[Extrait du texte]

La décentralisation, la dissolution de la centralité de la Place de Catalogne à Barcelone, par exemple, et le rôle principal joué par les assemblées de quartiers et de villes signalent, au-delà d’une meilleure communication par le simple fait d’être moins nombreux, la critique de la mégalopole et de son pouvoir de décision et l’affirmation de la dimension locale. C’est ici, à l’échelle locale, que se modifient les relations de voisinage (repas de rue, cinéma de quartier, marchés d’échanges, tentatives d’éviter la médiation de l’argent...), les espaces (occupation des rues, des places, jardins potagers...), le langage (échange de connaissances, d’émotions, de réflexions). C’est là où la solidarité s’active spontanément, mise en évidence, par exemple, dans la mobilisation contre les expulsions, etc.

Quelques questions

Questionner, s’interroger sur les aspects du mouvement ou sur le mouvement lui-même est tout à fait logique dans un mouvement qui, plus qu’une réponse (il n’a pas de programmes, il ne dessine aucun futur) est une question. Question que suscite le retour de la « question sociale ». Question sur la façon de sortir du système actuel (pour certains, simplement corrompu ; pour d’autres, néo-libéral ; pour d’autres encore, technique et capitaliste...) et génère une pluralité de réponses, et parmi elles, certaines qui confluent dans une activité nettement marquée par un caractère antihiérarchique indiquant une volonté de transformation fondamentale du système.

Question sur le rôle que joue la théorie dans son succès sur les propositions à mettre en œuvre pour sortir de la situation actuelle. Élucider si analyser les causes de ce malaise empêche de se perdre dans des retouches pour le modérer, retouches pour allonger la durée de vie de ce système ..., ou si critiquer ses fondements est la condition pour agir sur les causes ... Peut-être que mettre l’accent sur l’importance du travail théorique pour construire une autre société, c’est donner vie aux avant-gardes, aux minorités qui reflètent la hiérarchie qu’elles disent abolir, qui connaissent la direction à prendre ou ne pas prendre en critiquant les personnes ordinaires, les gens du commun, qu’Orwell appelait « common decency ». L’idée de considérer les gens en général comme grégaires, passifs, est plus le résultat de séances prolongées devant la télévision ou de la lecture des chroniqueurs et des critiques des faits de société, que le produit de l’observation immédiate, dans une relation d’égal à égal, que te donne à voir la décence ordinaire des personnes communes, plus prêtes à des pratiques désintéressées, à la solidarité, au partage, à l’entraide, et à la méfiance envers l’autorité, attitude venant du fait de se savoir en butte aux lois de l’État et de l’économie. Il ne s’agit pas ici de magnifier les gens par le fait d’être pauvre et de leur donner par là une supériorité morale, nous sommes bien enseignés par Marius Jacob : « J’ai compris tout le fardeau moral de ce préjugé  : se croire vertueux et intègre par le fait d’être un esclave. »

[/Extrait du texte]
[Données]

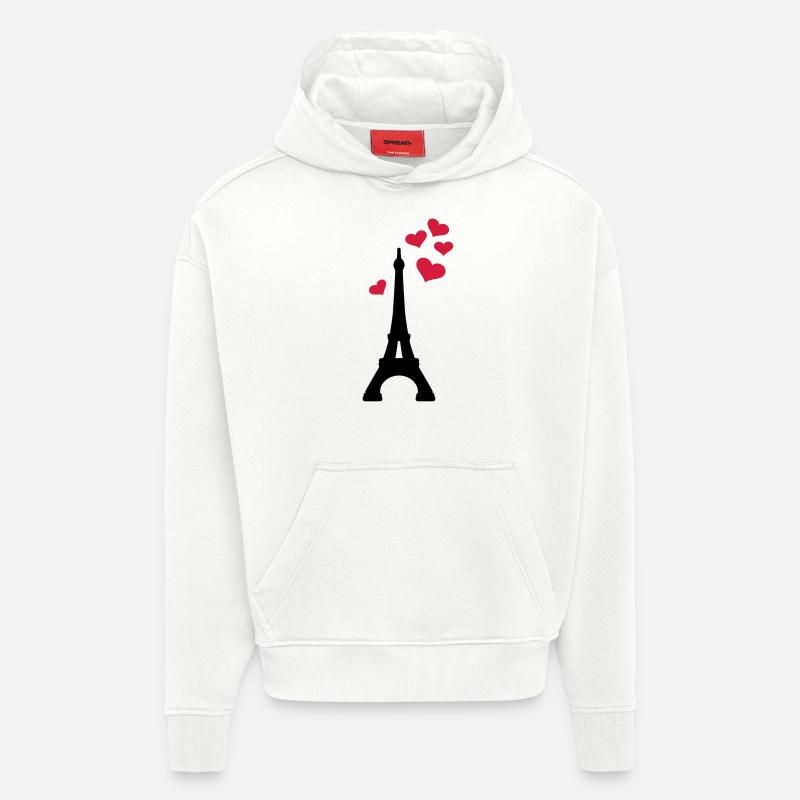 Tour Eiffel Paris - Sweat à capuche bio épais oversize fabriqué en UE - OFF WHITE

[/Données]
[Données]

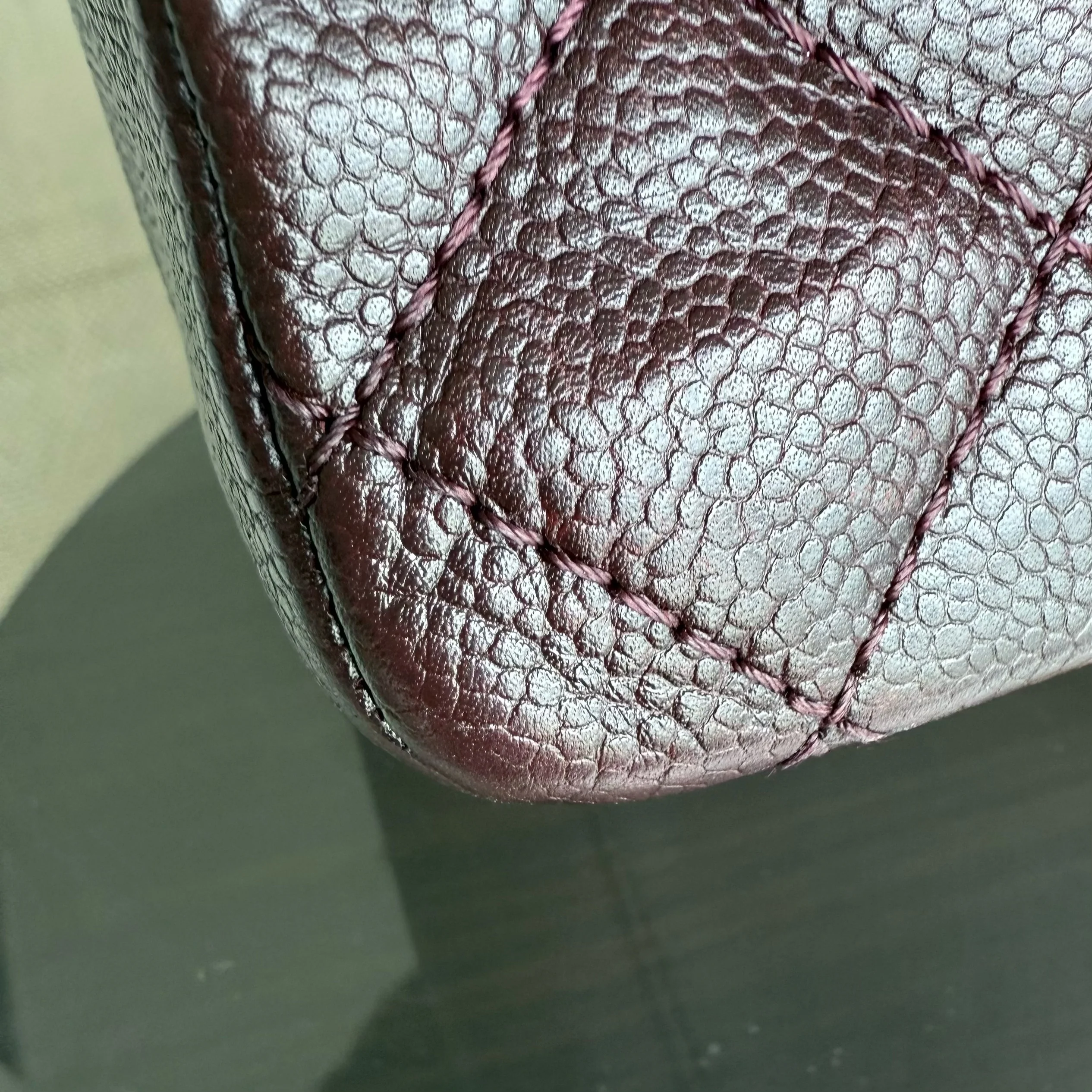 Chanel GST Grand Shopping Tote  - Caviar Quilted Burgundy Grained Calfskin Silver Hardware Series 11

[/Données]

### Exercice A
Les affirmations suivantes concordent-elles avec l’extrait sur le mouvement ? (i) Le mouvement possède un programme précis. (ii) Les assemblées de quartiers et de villes jouent un rôle principal. (iii) À l’échelle locale, la solidarité s’active spontanément. Répondez par oui ou par non à chacune, en citant les mots de l’extrait qui tranchent.
### Exercice B
Recopiez l’extrait sur le mouvement de « Quelques questions » à « fondamentale du système. », en remplaçant « mouvement » par « collectif ».
### Exercice C
Prolongez l’extrait sur le mouvement après sa dernière phrase.
On peut se passer de la liste qui figure ci-dessus.

### Corrigé A
(i) Non : « il n’a pas de programmes, il ne dessine aucun futur ».
(ii) Oui : « le rôle principal joué par les assemblées de quartiers et de villes ».
(iii) Oui : « C’est là où la solidarité s’active spontanément ».

### Corrigé B
Quelques questions

Questionner, s’interroger sur les aspects du collectif ou sur le collectif lui-même est tout à fait logique dans un collectif qui, plus qu’une réponse (il n’a pas de programmes, il ne dessine aucun futur) est une question. Question que suscite le retour de la « question sociale ». Question sur la façon de sortir du système actuel (pour certains, simplement corrompu ; pour d’autres, néo-libéral ; pour d’autres encore, technique et capitaliste...) et génère une pluralité de réponses, et parmi elles, certaines qui confluent dans une activité nettement marquée par un caractère antihiérarchique indiquant une volonté de transformation fondamentale du système.

### Corrigé C
Si réforme ou révolution ... ; question qui demeurera comme non pertinente. La question sur ce que l’on vise, si c’est la fin du capital et de l’État ou simplement un système moins mauvais, n’est pas la plus opportune si l’on veut comprendre ce mouvement qui, plus que discuter sur ce qu’il peut développer dans l’avenir, affirme ce qu’il déploie dans le présent.

Dans le milieu de la critique du système capitaliste dans les années 1960, une vision progressiste de l’histoire, qui allait du communisme primitif au communisme que le capitalisme lui-même accoucherait dans son moment final, était monnaie courante. Maintenant, dans ce milieu de la critique intellectuelle, cette vision progressiste continue, mais inversée et ce que cette fin accoucherait désormais ne serait plus le communisme mais la catastrophe. Les deux critiques supposent des lois de l’histoire ; mais l’histoire n’a pas de lois ni de sens, le sens ce sont les gens qui le donne au moyen de la révolte et c’est ainsi que se sont produites dans l’histoire des réalités de l’émancipation sociale dans cette phase capitaliste : Paris, 1871, Berlin, 1919, Barcelone, 1936 ... Il n’est pas nécessaire d’attendre quelque chose d’insolite, de jamais vu, c’est dans la même dynamique que se construisent d’autres relations.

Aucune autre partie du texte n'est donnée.